[DATA FOR THE TASK]:
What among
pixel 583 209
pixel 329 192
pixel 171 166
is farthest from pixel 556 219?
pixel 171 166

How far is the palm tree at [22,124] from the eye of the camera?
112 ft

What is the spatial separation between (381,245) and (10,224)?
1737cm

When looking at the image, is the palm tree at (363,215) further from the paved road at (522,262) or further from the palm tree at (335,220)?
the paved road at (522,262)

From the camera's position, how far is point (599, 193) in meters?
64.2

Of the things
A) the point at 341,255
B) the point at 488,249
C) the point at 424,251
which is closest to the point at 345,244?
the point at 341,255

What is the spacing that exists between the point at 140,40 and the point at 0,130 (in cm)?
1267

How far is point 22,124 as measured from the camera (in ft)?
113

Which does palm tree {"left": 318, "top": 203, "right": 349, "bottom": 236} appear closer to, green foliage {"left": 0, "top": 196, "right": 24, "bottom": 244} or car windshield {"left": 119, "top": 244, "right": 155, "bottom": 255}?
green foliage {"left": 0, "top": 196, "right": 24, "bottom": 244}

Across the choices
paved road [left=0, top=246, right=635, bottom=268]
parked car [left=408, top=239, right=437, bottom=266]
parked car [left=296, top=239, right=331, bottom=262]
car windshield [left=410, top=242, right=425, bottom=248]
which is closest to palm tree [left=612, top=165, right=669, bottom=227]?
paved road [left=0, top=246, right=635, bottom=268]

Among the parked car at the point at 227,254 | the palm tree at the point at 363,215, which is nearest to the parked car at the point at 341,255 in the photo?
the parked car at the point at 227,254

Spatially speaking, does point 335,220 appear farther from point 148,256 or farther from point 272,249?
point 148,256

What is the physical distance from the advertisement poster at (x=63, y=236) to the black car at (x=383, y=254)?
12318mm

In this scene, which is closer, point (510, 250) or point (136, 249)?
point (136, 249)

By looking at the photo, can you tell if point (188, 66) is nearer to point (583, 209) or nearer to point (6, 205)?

[EXERCISE REQUIREMENTS]:
Reproduce verbatim the lines of the material from the one containing "What is the physical" through the end of the material, including both.

[SOLUTION]:
What is the physical distance from the advertisement poster at (x=63, y=236) to the black car at (x=383, y=254)?
12318mm

In this scene, which is closer, point (510, 250) or point (136, 249)?
point (136, 249)

By looking at the photo, can you tell if point (188, 66) is nearer to point (583, 209) or nearer to point (6, 205)?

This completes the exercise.